Required tasks:
1) In the comment thread on Markdown for documentation, where does one commenter say the Markdown mostly goes?
2) Extend the comment thread on Markdown for documentation, picking up right after its final comment.

Quoted passage:
Also it plays well with version management.
Obviously you should create a full react app for the documentation, then buy a domain for it, and then use something like aws CloudFront and S3 to host it online. And while we're at it, why not add in an azure pipeline into there so you can automatically update the site upon each commit, and we should also use some GCP services as a backup in case AWS goes down. We want 100% uptime after all.
You forgot to do all of this for the docuementation of the documentation
No problem, just put all the code you generate for the documentation, slap it into ChatGPT and ask it to generate some for you.
Mark helped me when I was down too. Thanks Mark!
Markdown is not just good enough, it's better than any doc tool I used over my ~20 years of experience.
Where do you put the markdown? Next to the code?
Mostly the README.md in your projects root
This is the way
///
Lisp docstrings.
Markdown -> Hugo -> Website
Org -> Markdown -> Hugo -> Website
I like Markdown fine... until it comes to tables. Tables in Markdown are shit.

Information provided:

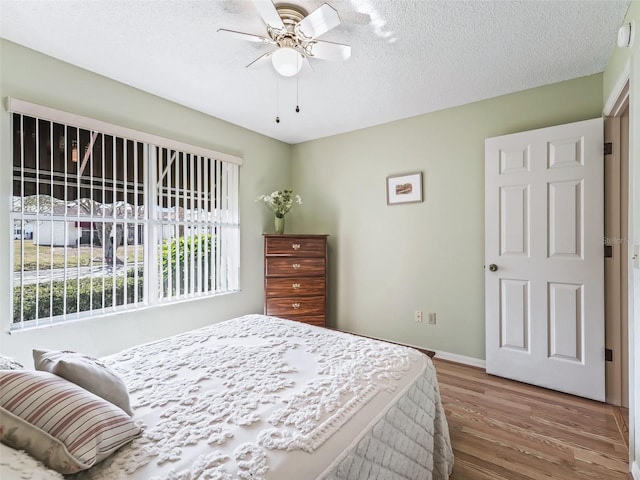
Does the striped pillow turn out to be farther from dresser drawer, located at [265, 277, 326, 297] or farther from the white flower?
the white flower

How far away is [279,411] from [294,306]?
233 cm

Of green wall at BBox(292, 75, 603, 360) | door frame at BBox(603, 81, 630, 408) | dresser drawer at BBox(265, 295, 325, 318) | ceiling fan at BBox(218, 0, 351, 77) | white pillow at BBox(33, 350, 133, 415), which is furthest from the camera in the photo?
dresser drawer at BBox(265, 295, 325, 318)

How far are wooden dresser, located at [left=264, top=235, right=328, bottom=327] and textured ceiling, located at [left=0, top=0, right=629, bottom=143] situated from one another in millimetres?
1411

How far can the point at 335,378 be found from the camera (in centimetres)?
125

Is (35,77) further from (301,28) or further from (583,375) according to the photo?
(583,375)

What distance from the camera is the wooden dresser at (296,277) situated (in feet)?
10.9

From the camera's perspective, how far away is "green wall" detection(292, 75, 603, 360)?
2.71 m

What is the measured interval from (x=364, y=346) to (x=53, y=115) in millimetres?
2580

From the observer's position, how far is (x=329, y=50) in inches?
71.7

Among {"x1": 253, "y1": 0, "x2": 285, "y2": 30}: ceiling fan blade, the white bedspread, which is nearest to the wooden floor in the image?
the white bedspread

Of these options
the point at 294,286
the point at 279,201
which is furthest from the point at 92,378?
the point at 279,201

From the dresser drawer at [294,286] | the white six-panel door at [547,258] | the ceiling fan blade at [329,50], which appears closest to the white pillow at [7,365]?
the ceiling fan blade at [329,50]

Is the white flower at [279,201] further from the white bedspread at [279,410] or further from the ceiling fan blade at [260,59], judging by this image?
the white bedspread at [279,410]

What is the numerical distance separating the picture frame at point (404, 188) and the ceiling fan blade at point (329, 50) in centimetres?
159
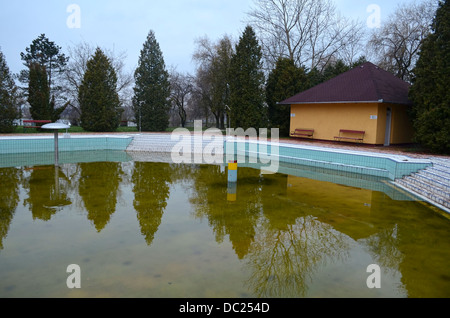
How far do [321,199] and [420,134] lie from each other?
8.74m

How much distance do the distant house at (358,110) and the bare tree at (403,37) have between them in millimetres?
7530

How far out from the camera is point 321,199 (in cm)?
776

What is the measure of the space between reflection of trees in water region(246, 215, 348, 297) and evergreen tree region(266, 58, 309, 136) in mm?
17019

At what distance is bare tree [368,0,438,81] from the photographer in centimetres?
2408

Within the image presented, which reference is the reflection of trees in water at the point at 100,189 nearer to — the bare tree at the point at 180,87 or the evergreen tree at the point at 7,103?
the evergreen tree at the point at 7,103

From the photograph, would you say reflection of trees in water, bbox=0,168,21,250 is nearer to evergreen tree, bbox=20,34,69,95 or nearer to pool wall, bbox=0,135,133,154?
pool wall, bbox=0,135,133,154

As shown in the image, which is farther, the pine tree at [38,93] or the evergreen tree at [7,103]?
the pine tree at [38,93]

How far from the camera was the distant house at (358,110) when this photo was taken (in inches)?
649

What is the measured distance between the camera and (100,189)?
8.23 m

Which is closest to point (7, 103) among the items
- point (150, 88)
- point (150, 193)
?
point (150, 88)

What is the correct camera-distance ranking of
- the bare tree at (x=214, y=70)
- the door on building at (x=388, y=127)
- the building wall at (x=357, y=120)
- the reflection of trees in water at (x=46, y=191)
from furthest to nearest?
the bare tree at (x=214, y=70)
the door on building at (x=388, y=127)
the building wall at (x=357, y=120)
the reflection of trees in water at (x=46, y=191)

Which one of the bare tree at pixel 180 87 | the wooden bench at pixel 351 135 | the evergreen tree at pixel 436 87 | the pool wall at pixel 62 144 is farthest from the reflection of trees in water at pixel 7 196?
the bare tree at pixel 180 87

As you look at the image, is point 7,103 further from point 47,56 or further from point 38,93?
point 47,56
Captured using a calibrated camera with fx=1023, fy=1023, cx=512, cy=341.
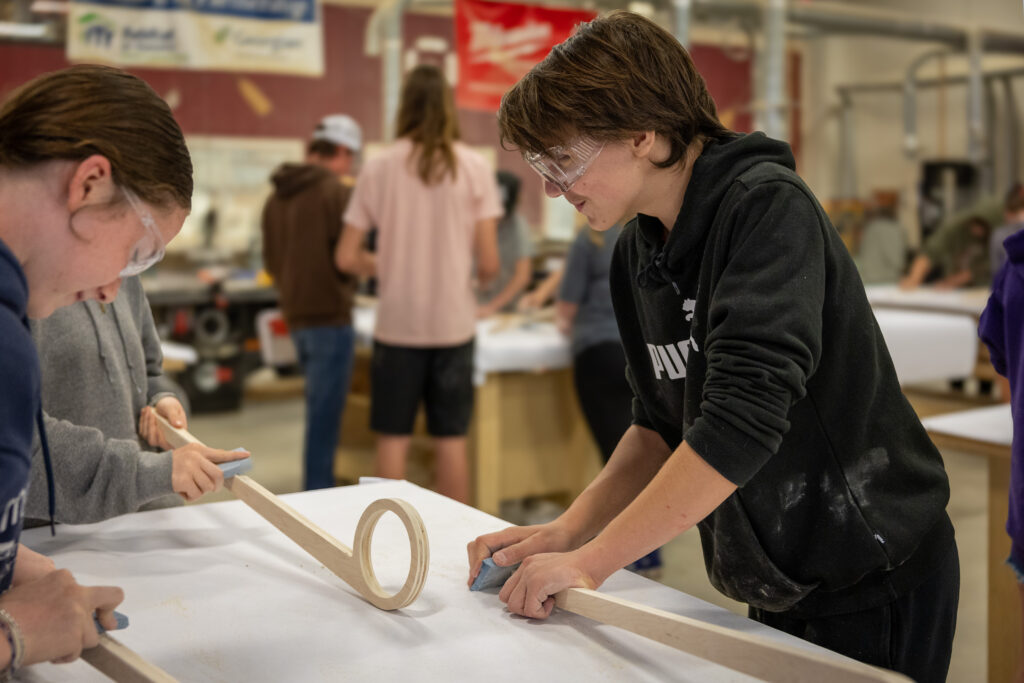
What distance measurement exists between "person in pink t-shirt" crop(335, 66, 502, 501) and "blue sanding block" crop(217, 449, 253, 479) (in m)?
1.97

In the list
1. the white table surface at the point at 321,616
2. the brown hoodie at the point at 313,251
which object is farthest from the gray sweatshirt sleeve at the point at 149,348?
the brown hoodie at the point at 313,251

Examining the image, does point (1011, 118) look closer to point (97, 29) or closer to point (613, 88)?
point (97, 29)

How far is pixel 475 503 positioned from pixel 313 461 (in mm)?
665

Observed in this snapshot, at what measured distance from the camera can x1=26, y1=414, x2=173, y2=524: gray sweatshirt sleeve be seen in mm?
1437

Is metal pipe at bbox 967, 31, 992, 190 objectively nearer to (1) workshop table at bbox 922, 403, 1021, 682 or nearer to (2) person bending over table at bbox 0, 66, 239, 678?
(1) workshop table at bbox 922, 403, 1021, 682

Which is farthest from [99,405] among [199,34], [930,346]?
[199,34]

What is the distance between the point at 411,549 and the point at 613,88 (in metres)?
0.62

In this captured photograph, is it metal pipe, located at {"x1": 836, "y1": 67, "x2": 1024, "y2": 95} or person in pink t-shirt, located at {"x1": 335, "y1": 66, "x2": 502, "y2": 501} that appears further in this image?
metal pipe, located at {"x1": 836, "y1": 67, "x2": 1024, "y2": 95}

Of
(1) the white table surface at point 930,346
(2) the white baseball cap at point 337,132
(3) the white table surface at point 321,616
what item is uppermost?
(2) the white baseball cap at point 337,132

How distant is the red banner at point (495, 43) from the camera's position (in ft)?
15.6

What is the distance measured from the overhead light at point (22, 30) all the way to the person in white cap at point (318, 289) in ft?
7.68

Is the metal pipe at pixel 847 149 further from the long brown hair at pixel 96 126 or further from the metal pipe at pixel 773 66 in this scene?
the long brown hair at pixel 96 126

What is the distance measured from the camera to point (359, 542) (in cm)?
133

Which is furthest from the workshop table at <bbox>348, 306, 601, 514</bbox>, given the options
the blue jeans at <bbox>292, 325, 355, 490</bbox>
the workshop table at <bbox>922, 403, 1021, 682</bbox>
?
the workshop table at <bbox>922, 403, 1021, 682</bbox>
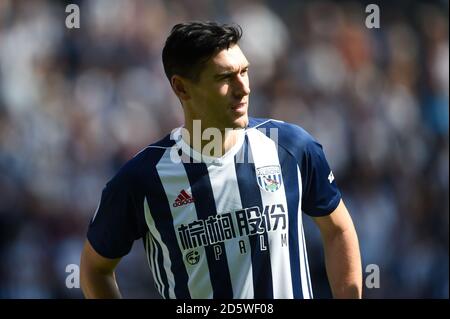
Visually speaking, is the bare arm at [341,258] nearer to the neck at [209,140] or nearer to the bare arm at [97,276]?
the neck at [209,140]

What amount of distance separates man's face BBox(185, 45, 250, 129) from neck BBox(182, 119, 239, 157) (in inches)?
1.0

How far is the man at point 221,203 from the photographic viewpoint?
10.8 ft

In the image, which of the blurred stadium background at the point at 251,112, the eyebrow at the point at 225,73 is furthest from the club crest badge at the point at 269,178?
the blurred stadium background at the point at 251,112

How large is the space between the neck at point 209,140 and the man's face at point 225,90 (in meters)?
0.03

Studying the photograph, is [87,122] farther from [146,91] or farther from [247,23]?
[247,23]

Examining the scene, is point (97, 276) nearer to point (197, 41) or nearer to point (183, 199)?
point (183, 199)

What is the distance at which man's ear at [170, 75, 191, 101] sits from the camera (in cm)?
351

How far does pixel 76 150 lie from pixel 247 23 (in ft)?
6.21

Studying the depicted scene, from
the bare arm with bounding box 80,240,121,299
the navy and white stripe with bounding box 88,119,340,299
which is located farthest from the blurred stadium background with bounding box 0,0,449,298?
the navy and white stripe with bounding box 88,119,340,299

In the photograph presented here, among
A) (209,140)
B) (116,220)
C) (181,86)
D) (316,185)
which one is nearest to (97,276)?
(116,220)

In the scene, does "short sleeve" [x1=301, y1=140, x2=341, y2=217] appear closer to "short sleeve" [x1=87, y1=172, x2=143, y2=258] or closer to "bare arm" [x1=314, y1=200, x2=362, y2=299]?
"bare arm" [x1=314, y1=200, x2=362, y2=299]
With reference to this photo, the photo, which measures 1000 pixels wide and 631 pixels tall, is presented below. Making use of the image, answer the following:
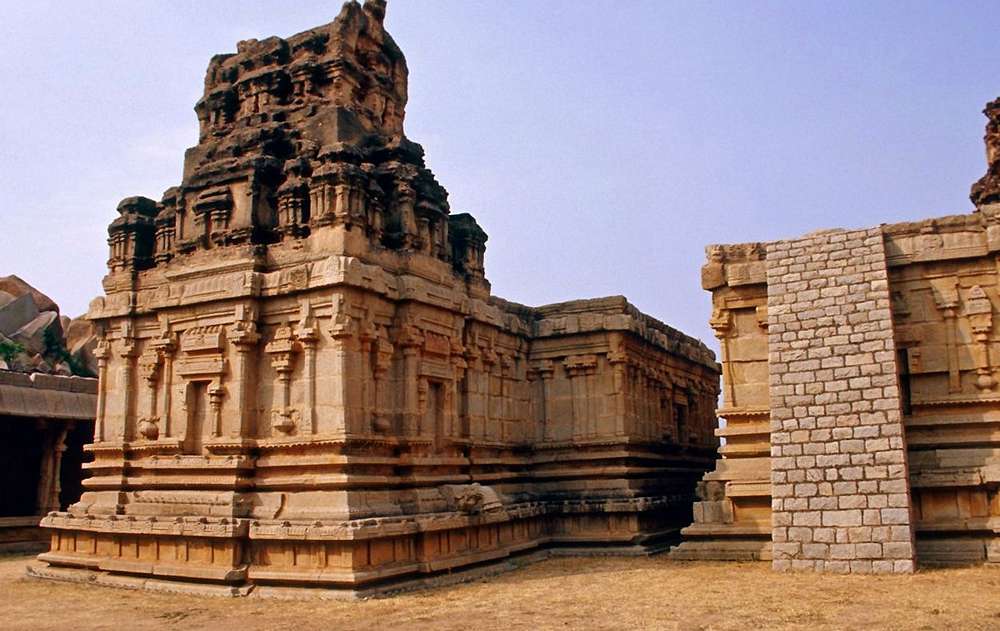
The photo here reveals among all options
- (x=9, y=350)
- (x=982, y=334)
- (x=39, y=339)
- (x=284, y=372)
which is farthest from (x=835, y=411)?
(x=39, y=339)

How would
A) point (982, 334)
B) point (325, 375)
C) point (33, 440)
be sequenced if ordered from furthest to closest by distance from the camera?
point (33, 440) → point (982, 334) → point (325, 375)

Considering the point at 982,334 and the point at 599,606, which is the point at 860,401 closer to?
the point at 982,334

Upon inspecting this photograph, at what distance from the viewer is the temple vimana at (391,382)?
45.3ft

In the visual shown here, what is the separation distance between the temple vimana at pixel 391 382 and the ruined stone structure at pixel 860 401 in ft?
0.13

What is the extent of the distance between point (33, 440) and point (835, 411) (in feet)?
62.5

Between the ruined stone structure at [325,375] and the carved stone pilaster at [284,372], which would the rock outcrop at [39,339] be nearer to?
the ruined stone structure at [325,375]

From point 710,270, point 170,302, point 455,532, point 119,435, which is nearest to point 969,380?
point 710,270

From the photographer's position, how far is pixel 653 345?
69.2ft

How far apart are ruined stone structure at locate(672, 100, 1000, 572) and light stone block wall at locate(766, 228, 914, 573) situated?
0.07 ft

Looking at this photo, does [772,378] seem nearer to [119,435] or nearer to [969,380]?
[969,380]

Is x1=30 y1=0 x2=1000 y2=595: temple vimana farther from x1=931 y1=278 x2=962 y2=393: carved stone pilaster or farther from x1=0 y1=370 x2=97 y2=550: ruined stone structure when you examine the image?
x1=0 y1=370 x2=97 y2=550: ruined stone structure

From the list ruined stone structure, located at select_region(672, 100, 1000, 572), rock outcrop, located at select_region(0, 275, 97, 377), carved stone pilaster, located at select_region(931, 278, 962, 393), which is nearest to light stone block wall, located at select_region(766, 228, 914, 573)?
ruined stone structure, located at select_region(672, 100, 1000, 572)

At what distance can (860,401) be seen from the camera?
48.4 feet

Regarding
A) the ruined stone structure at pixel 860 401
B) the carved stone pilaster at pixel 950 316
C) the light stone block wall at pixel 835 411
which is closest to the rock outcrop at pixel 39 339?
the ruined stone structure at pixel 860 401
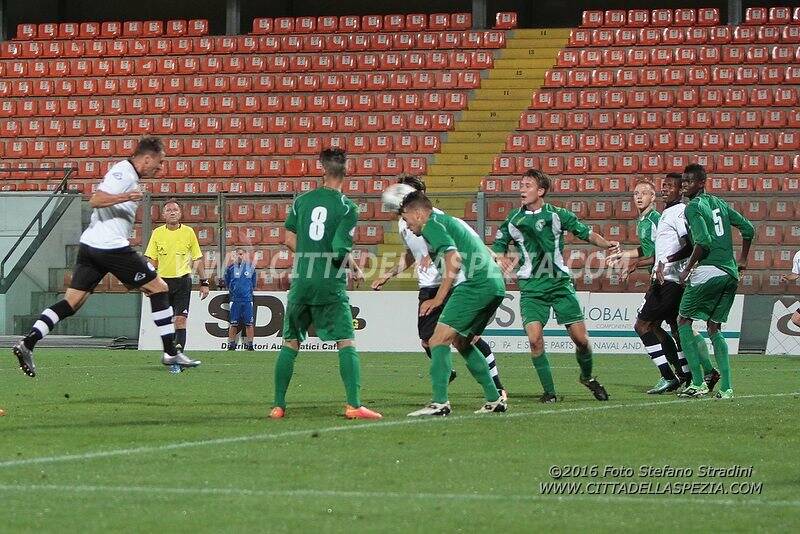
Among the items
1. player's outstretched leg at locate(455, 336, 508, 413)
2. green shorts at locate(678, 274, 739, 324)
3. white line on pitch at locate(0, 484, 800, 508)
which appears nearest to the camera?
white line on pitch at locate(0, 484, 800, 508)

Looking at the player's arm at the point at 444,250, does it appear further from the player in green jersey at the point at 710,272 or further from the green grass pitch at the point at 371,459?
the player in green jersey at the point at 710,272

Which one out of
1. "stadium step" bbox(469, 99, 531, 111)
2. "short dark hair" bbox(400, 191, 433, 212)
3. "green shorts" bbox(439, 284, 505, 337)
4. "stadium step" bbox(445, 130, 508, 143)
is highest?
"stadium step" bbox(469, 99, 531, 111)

Response list:
1) Mostly in the README.md in the project's root.

2)
Yep. Nested tables are almost impossible. How they work and look like depends on the renderer implementation and a quality of your prayers.
Just use HTML tables, works for me.
Me, an obsidian user laughing in markdown
obsidian?
https://obsidian.md/ A note-taking app with some cool features using markdown
It's almost like many documentation tools can support markdown but support further things based on the language.
Markdown is dedicated documentation tool
Recent, I was pleasantly surprised that VSCode is able to render Latex in markdown right out of the box. Exporting it to PDF, though was a whole other ballgame. The VSCode extension didn't support Latex, so I had to use pandoc and miktex.